Bene, quest’oggi quel momento è arrivato e, anche se una serie di eventi hanno remato contro il mio progetto (vedi figlio da andare a prendere a scuola con la febbre a 38°), io non mi son data per vinta: abbiamo solo mangiato un po’ più tardi del solito.

Prima che vi precipitiate a comprare gli ingredienti vi avverto che questo è un primo piatto che richiede un’infinità di pazienza, pazienza che comunque poi verrà ripagata dagli apprezzamenti dei vostri commensali.

Ingredienti: 

  • 250 g di ziti
  • 300 g di funghi surgelati
  • 1 manciata di porcini secchi
  • 1 salsiccia fresca
  • 1 scalogno
  • prezzemolo
  • mezzo bicchiere di vino bianco
  • 250 g di Philadelphia
  • 10 pomodorini secchi
  • 30 g di burro
  • mezzo litro di latte
  • 50 g di farina
  • noce moscata
  • sale
  • olio EVO
  • parmigiano grattugiato

Procedimento:

Nel Bimby (o nel vostro robot da cucina) tritate finemente i pomodorini, quindi amalgamarli al Philadelphia. Con questa farcia riempire una tasca da pasticcere con una bocchetta piuttosto larga (io ne ho utilizzata una un po’ piccola perciò ho faticato tanto a riempire i miei ziti!)

Mettere l’acqua sul fuoco e appena bolle, salarla e gettarvi gli ziti. Cuocerli al dente, quindi scolarli e distribuirli su un canovaccio sopra un tavolo da lavoro.

Ammollare i porcini in acqua calda.

Tritare lo scalogno e un po’ di prezzemolo (nel Bimby qualche secondo a vel. 7-8). In una padella mettere dell’olio e far soffriggere lo scalogno e il prezzemolo insieme alla salsiccia sbriciolata (nel Bimby 3 min. vel. 2 100°). Unire i funghi surgelati e quindi i porcini strizzati dall’acqua. Far cuocere mezz’ora sfumando all’inizio con il vino bianco. Se si asciugano troppo bagnarli man mano con un po’ di acqua.

Quando saranno cotti, tritarli grossolanamente (nel Bimby 8 sec. vel 6-7).

Preparare la besciamella: fate sciogliere il burro in una pentola, aggiungere la farina e mescolare bene in modo da non formare grumi, dopo un paio di minuti aggiungere il latte e continuare a mescolare finchè non si sarà addensata, aggiungendo una grattugiata di noce moscata e il sale.

Se preparate la besciamella nel Bimby, inserite nel boccale tutti gli ingredienti e cuocere 12 min. 90° vel. 4. coprendo il tappo con il cestello per evitare di schizzare.

Mescolate adesso la besciamella con i funghi.

E ora comincia il lavoro da certosino: tagliate gli ziti in 3-4 pezzi ognuno, quindi riempiteli uno ad uno con il composto di Philadelphia e pomodorini.

Ricoprire una teglia da forno con un piccolo strato di besciamella ai funghi e quindi adagiate gli ziti riempiti in modo da ricoprire la teglia.
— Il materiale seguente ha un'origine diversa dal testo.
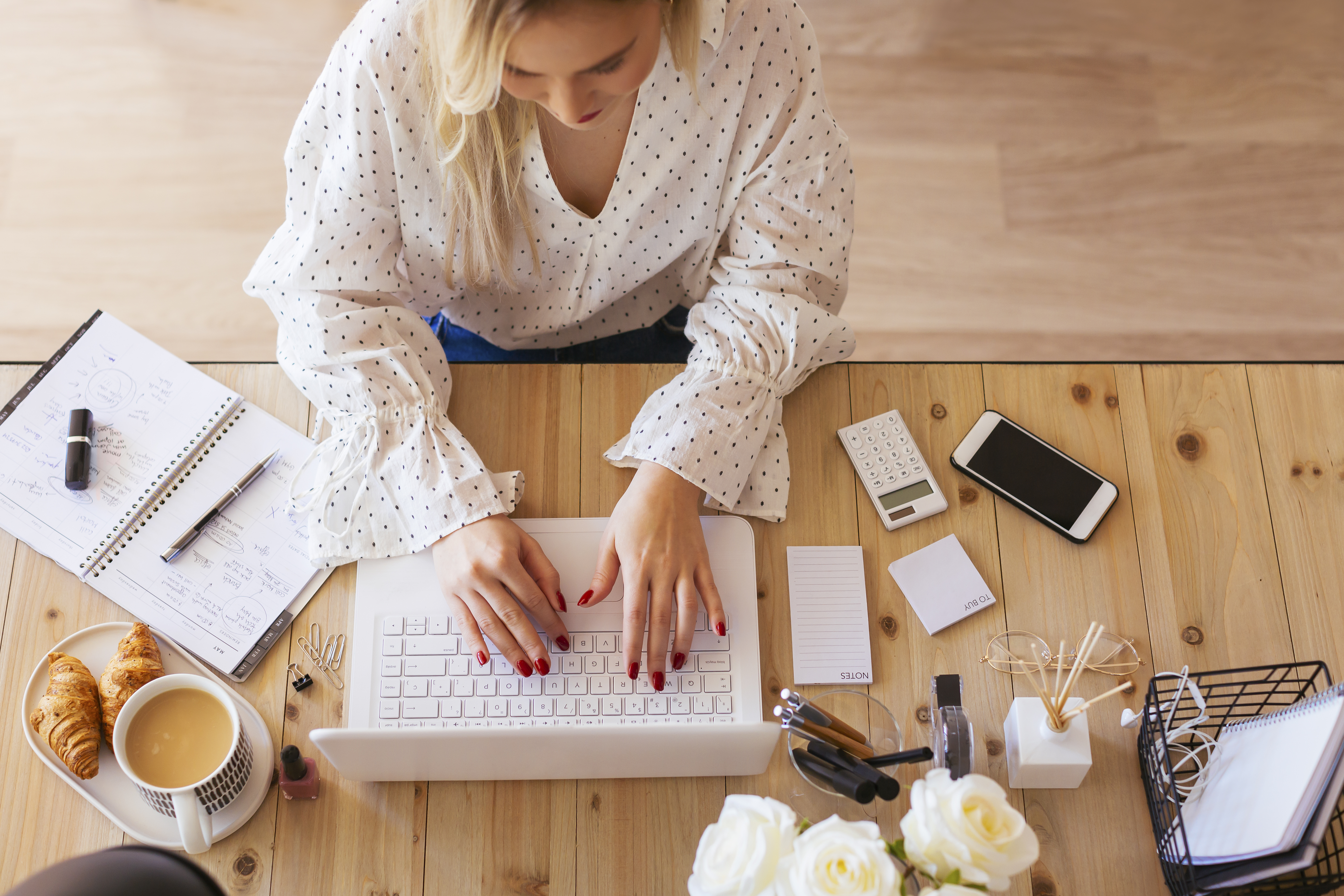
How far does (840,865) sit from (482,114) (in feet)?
A: 2.37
Stendete un altro strato di besciamella e uno ancora di ziti fino a finire tutti gli ingredienti. Io ne ho fatti tre strati.

Spolverizzare col parmigiano e cuocere in forno a 200° per 20 minuti, accendendo il grill verso la fine per fare in modo che si crei una crosticina superficiale.

Appena terminata la cottura, tirate fuori dal forno e fate riposare per 5-10 minuti (in questo modo sarà più facile porzionarli). Spolverizzare con del prezzemolo tritato.